| Text excerpt |
In this experiment, the friction and agitation of the paddle-wheel on the body of water caused
heat to be generated which, in turn, increased the
temperature
of water. Both the temperature change ∆T of the water and the height of
the fall ∆h of the weight mg were recorded. Using these values, Joule
was able to determine the
mechanical equivalent of heat.
Joule estimated a mechanical equivalent of heat to be 819 ft•lbf/Btu
(4.41 J/cal). The modern day definitions of heat, work, temperature, and
energy all have connection to this experiment.
Overview
Thermodynamic
work is performed by actions such as compression, and including shaft
work, stirring, and rubbing. A simple case is work due to change of
volume against a resisting pressure. Work without change of volume is
known as
isochoric
work, for example when an outside agency, in the surroundings of the
system, drives a frictional action on the surface of the system. In this
case the dissipation is usually not confined to the system, and the
quantity of energy so transferred as work must be estimated through the
overall change of state of the system as measured by both its
mechanically and externally measurable deformation variables (such as
its volume), and its corresponding non-deformation variable (such as its
pressure). In a process of transfer of energy as work, the change of
internal energy of the system is then defined in theory by the amount of
adiabatic work that would have been necessary to reach the final from
the initial state, such adiabatic work being measurable only through the
externally measurable mechanical or deformation variables of the
system, that provide full information about the forces exerted by the
surroundings on the system during the process. In the case of some of
Joule's measurements, the process was so arranged that heat produced
outside the system (in the paddles) by the frictional process was
practically entirely transferred into the system during the process, so
that the quantity of work done by the surrounds on the system could be
calculated as shaft work, an external mechanical variable.
[7][8]
The amount of energy transferred as work is measured through
quantities defined externally to the system of interest, and thus
belonging to its surroundings. In an important sign convention, work
that adds to the
internal energy
of the system is counted as positive. Nevertheless, on the other hand,
for historical reasons, an oft-encountered sign convention is to
consider work done by the system on its surroundings as positive.
Although all real physical processes entail some dissipation of kinetic
energy, it is a matter of definition in thermodynamics that the
dissipation that results from transfer of energy as work occurs only
inside the system. Energy dissipated outside the system, in the process
of transfer of energy, is not counted as thermodynamic work, because it
is not fully accounted for by macroscopic forces exerted on the system
by external factors. Thermodynamic work does not account for any energy
transferred between systems as
heat or through transfer of matter.
All the various mechanical and non-mechanical forms of work can be
converted into each other with no fundamental limitation due to the laws
of thermodynamics, so that the
energy conversion efficiency can approach 100% in some cases.

| Data extract |
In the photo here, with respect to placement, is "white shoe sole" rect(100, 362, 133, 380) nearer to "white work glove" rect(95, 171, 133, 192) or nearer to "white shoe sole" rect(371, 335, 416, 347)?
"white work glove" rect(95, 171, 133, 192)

| Instruction |
Please state the value Joule estimated for the mechanical equivalent of heat, according to the thermodynamic work text.

| Answer to this problem |
819 ft•lbf/Btu (4.41 J/cal)